The oak dock creaked as I shifted my weight from my left foot to my right. All around me other eleven-year-old girls in patterned swimsuits and polyester life jackets leapt into the murky water with effervescent smiles. As they exhaled crisp bubbles into the lake water, their laughter intermingled with the sound of my swirling stomach. It was supposed to be an exciting day at camp; instead of having our usual swim off the dock we were swimming across the lake for a “special” activity. I couldn’t find any signs of civilization--no cars, buildings, or other signs of camp--on the other side of the lake. It was an unexplored ocean of forest green with a horizon that sat smoothly against the sky, save for the single taupe cliff that jutted just out of reach from the grabbing arms of ten thousand pine trees. We have to jump off that thing?! No, no, no! As I stood on the oscillating dock watching branches sway, the cliff stood firm and unmoving in the Connecticut breeze, taunting me and my acrophobia.

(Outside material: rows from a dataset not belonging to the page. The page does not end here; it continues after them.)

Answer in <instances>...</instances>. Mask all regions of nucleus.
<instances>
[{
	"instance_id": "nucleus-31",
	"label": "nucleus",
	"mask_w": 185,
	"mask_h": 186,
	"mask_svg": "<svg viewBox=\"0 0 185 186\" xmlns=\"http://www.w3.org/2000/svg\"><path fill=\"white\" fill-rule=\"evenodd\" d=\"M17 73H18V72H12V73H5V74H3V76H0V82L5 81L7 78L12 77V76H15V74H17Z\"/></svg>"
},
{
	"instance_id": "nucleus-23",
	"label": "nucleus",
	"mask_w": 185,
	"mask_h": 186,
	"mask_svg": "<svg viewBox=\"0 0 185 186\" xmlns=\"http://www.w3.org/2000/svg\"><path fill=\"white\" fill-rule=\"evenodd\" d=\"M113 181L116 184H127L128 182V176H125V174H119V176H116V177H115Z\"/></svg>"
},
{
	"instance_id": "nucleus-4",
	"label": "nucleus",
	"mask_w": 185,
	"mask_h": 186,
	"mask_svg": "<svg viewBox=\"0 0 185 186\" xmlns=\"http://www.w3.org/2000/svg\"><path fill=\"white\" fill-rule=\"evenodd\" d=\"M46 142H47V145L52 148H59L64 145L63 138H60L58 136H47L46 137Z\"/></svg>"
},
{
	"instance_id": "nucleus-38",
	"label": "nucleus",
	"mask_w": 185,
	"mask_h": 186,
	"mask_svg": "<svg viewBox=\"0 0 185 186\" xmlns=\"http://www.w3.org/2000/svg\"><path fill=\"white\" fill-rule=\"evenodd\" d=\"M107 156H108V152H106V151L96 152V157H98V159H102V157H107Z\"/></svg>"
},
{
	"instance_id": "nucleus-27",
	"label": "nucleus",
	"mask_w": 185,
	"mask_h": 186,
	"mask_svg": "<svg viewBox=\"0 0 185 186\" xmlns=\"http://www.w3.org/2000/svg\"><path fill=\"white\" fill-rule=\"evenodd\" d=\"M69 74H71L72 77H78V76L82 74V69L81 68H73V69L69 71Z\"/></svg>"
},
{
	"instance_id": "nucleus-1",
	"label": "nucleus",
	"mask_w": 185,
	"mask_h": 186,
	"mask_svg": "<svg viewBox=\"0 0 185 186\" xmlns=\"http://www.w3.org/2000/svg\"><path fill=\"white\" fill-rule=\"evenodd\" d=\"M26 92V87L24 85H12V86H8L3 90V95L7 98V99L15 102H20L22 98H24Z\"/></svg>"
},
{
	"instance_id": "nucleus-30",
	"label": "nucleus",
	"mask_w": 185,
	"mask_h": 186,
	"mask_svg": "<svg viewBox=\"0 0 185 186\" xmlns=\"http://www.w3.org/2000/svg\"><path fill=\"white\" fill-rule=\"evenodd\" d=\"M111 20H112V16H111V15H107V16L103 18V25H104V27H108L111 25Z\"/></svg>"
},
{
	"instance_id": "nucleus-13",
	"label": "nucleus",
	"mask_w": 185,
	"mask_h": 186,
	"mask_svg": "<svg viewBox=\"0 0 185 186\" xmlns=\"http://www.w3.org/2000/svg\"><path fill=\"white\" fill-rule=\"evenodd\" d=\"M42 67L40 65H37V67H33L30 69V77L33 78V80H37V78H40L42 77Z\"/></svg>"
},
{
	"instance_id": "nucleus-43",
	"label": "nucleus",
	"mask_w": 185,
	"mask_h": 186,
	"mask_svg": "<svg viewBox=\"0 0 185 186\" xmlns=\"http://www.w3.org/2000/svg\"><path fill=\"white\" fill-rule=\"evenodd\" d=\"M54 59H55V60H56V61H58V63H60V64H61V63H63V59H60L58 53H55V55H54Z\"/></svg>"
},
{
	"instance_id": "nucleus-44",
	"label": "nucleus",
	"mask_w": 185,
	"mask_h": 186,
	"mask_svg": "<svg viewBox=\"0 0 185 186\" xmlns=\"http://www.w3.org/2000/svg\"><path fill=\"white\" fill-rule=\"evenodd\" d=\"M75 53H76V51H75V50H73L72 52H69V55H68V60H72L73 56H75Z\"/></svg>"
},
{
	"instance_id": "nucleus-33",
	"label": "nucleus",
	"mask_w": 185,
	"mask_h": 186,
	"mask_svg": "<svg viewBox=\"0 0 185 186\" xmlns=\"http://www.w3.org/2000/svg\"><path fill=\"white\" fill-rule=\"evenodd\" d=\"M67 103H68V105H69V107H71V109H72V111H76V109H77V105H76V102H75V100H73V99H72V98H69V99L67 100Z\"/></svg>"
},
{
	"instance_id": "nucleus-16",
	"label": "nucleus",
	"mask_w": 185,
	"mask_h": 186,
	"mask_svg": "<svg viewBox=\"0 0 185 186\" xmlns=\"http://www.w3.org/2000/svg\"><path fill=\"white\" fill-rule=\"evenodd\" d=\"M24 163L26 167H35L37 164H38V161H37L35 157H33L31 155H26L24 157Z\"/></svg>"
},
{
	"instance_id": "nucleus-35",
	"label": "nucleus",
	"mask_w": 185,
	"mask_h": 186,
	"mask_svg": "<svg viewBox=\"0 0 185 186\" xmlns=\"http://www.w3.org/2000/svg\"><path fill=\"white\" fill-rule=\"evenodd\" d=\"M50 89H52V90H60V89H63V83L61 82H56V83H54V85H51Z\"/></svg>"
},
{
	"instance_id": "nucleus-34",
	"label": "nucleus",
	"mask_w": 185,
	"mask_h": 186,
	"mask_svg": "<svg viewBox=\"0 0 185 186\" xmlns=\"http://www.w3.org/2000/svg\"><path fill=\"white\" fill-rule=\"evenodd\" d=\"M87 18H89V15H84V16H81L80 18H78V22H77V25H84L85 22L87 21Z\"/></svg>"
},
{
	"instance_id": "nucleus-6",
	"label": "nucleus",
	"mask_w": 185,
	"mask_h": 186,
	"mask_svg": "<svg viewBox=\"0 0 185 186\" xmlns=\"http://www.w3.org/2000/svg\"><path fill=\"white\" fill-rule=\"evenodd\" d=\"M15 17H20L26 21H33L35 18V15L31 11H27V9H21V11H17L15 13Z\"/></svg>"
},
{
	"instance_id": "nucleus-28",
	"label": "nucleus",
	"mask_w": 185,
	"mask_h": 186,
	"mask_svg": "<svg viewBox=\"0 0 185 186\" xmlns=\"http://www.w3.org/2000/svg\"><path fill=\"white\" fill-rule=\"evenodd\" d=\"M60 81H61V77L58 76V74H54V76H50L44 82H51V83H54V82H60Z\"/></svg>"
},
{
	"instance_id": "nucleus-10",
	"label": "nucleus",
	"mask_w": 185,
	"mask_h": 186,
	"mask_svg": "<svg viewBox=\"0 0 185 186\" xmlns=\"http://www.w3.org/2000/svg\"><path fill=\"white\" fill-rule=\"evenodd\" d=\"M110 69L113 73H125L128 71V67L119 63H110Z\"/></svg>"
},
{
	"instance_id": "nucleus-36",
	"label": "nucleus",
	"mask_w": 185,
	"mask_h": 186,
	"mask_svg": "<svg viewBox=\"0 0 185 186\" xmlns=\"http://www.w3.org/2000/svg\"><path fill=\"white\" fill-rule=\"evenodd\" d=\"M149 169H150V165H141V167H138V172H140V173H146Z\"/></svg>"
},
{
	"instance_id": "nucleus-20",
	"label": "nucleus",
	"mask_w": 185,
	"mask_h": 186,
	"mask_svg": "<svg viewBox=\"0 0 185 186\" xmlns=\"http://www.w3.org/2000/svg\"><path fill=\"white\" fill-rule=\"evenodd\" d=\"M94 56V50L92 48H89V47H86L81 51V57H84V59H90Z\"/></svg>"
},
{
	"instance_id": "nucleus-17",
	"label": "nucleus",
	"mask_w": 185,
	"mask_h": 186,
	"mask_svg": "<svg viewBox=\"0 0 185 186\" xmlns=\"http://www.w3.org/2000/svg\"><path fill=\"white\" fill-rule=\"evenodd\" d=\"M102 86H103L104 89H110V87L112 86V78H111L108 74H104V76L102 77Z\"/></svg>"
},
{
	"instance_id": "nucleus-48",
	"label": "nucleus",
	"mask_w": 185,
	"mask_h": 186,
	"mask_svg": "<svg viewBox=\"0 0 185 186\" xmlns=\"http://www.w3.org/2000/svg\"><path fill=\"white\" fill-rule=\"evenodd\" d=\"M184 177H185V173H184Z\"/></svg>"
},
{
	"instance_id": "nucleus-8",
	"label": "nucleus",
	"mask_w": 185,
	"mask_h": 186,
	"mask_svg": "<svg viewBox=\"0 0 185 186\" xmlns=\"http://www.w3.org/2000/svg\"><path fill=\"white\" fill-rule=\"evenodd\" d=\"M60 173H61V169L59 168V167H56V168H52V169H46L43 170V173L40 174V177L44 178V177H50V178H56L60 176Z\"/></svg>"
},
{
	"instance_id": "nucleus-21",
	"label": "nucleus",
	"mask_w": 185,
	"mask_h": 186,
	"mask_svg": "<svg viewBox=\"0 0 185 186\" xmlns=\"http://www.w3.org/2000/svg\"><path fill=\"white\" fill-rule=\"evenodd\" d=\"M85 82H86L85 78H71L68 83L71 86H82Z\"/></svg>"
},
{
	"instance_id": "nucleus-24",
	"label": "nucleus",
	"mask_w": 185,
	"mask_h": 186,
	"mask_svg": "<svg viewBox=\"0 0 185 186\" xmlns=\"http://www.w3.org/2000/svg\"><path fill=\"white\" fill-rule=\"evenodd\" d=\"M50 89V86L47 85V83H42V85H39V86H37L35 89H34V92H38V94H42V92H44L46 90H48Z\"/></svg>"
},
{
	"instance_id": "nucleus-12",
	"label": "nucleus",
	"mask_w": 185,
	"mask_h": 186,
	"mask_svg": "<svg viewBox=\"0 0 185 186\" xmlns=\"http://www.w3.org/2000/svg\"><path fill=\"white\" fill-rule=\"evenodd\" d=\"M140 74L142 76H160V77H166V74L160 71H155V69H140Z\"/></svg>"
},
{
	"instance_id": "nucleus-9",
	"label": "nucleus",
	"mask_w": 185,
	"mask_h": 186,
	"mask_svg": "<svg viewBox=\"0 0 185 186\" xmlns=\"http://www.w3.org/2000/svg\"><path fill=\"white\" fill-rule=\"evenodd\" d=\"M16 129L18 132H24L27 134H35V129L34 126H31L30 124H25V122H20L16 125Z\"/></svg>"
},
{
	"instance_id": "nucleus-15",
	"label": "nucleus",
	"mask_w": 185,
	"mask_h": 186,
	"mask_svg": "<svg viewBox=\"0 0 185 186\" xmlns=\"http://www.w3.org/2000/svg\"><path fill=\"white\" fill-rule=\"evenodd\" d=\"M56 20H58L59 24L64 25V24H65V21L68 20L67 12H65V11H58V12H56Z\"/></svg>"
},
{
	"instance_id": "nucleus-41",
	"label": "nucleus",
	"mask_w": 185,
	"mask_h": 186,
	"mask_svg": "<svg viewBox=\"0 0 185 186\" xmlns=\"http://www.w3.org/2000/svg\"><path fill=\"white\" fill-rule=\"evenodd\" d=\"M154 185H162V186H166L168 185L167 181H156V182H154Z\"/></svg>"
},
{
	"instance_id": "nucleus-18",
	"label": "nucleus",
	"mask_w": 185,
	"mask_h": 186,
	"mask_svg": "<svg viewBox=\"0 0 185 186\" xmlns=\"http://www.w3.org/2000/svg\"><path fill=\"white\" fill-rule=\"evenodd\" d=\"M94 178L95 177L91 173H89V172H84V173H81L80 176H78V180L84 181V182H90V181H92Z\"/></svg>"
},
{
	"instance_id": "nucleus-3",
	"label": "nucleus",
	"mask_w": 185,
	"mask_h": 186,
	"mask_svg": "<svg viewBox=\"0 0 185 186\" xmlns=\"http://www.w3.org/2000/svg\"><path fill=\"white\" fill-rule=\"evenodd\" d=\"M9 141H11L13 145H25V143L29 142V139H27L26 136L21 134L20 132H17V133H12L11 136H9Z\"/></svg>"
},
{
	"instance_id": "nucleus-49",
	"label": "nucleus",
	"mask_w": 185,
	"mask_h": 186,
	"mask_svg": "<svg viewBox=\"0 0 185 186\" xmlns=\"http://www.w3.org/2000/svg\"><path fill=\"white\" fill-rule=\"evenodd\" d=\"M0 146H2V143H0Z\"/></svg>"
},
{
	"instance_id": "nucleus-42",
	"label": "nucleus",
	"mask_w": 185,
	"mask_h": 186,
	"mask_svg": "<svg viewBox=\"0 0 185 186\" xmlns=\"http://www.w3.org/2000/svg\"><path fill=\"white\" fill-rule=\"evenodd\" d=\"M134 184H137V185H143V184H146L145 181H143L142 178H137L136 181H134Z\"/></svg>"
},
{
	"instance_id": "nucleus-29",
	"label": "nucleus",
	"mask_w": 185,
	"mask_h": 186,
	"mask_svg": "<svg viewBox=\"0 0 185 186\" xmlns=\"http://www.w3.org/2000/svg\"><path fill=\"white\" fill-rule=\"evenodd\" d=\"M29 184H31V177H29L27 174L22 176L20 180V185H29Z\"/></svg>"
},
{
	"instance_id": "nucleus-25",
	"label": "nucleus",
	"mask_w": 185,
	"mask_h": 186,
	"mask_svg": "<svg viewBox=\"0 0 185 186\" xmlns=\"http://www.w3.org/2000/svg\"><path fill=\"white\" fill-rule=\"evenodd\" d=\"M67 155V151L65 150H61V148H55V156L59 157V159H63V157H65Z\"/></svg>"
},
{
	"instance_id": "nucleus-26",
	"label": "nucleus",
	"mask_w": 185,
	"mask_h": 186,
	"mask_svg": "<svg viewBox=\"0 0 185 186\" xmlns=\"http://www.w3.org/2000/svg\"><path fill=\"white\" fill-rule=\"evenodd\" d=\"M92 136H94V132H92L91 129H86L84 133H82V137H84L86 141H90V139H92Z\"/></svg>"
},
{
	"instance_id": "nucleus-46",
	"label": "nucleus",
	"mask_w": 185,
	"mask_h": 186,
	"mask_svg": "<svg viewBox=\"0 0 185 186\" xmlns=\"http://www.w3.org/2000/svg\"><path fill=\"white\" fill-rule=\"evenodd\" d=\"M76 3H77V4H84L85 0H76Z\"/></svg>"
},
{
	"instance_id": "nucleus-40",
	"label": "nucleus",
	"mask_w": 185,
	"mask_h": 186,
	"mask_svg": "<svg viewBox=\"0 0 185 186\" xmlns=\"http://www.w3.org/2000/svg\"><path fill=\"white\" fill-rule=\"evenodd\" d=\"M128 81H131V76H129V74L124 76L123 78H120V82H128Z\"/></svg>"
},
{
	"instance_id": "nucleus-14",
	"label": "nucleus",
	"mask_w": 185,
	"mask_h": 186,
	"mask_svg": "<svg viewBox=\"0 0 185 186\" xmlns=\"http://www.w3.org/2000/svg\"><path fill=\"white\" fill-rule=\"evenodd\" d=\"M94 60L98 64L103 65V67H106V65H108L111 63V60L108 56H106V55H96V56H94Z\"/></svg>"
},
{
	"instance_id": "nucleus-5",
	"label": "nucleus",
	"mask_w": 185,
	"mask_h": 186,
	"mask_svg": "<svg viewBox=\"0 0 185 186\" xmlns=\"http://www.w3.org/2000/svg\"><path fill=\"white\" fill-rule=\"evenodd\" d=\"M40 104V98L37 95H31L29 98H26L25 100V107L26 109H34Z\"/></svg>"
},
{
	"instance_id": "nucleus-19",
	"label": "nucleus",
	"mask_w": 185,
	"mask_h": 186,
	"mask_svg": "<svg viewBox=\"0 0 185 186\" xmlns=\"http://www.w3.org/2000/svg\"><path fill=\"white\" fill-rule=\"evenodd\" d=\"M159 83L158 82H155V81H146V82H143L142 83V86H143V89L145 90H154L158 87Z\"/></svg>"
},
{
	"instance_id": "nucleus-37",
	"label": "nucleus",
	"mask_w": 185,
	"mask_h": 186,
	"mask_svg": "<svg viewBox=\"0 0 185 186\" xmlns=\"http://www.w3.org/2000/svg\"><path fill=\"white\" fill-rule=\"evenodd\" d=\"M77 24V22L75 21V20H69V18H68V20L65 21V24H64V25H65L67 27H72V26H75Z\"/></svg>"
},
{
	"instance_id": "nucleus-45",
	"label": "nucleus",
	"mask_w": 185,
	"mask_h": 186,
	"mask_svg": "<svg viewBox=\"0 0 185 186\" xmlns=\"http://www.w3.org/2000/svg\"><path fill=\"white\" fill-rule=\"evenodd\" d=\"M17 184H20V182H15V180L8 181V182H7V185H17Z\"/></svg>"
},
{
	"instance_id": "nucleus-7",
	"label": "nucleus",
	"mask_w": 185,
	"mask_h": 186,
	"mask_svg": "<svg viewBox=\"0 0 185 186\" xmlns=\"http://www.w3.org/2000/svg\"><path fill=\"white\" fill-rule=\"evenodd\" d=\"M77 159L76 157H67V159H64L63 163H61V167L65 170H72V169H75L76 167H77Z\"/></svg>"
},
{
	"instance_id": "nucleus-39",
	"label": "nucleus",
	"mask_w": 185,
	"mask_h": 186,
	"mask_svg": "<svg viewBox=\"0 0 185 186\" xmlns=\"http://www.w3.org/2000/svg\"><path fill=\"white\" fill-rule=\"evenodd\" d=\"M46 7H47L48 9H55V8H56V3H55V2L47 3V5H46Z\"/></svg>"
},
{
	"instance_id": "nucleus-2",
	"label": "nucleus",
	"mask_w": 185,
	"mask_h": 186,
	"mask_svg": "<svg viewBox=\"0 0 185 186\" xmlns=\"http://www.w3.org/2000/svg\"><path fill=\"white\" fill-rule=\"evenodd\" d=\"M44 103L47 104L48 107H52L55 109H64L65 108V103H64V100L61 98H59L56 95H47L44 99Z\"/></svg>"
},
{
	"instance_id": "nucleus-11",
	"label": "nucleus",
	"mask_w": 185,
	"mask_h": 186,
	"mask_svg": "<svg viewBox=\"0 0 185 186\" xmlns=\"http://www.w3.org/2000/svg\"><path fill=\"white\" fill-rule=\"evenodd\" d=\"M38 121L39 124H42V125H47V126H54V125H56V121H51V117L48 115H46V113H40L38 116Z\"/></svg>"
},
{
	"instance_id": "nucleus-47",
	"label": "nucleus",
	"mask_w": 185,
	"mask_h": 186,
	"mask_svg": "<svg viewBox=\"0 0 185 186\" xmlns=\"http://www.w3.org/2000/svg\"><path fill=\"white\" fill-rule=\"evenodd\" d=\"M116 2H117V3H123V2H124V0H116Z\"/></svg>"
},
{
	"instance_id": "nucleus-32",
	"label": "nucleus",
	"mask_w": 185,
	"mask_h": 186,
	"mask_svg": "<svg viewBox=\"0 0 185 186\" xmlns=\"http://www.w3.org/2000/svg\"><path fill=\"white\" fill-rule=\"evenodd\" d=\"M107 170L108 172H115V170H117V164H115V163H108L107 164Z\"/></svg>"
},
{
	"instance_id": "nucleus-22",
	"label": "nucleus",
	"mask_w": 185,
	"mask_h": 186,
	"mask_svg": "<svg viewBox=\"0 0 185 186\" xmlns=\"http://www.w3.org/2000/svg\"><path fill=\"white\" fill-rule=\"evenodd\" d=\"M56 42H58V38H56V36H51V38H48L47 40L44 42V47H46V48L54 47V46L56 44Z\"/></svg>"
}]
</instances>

And yet, something compelled me to jump off the dock and swim towards the looming cliff with the other girls. Was I scared of being left behind? Being called chicken? Or did a part of me want to take on the beast? As I swam across the lake, my sinking stomach was kept afloat by the fluorescent orange life vest hanging off my neck. Only one girl at a time could climb the cliff, and I had the privilege of being the last girl in line to scale the gargantuan creature. As the other girls jumped off with big smiles and even bigger screams, I examined the cliff as if I were Nancy Drew. I loved climbing rocks at home, but this one was different. It wasn’t at all like the hot lava that once flowed over Central Park and eventually hardened into smooth, shallow rocks that were perfect for tiny feet to traverse and explore with ease. Instead it loomed fifteen feet over me with a set of sinister, snarling stone teeth and the warts and wrinkles of a wicked witch that formed an impromptu ladder up to a plateau suspended in the sky. An eighteen-year-old lifeguard nonchalantly looked over the edge as she stood atop the cliff with an effortless, almost apathetic, dominance. How could she stand so close to the edge yet still appear so calm? She yelled that I was next, even though I could’ve sworn we had only reached the cliff a few seconds earlier. Apparently not.
I climbed the side of the cliff with ease, using cracks, crevices, and even chunky tree roots to propel myself to the top. The lake was beneath the protruding plateau of rock I now stood on. The lifeguard who so easily and coolly stood her ground up here led me to the apex of the cliff, where my toes dangled off the edge. I could see camp across the lake; it was a tableau of homely buildings interspersed in scenic New England woodlands. A group of boys was swimming off the dock. Two lifeguards sat in boats beneath the cliff, soaked with splashes. The other girls, floating in orange, were off to the side. A multicolored sailboat meandered in the distance. Some counselors stood on the balcony of the waterfront shack. The lake water rippled in the breeze. The idyllic summer scene below the cliff sharply contrasted my shortened breath and racing heart. The world spun at an unimaginable speed and worst-case-scenarios raced around in my head. How on earth would the flimsy foam vest protect me from the dangers that lurked beneath the clouded water? How did I convince myself to do this? How did the other girls find this fun? But somewhere, deep inside me, was that part of me that wanted to take on the cliff. Determination bubbled to my surface, and every inhalation replaced my anxiety with confidence. In one fluid motion I bent my knees, lifted my heels up in the air, and plunged into the lake below, screaming and smiling the whole way down.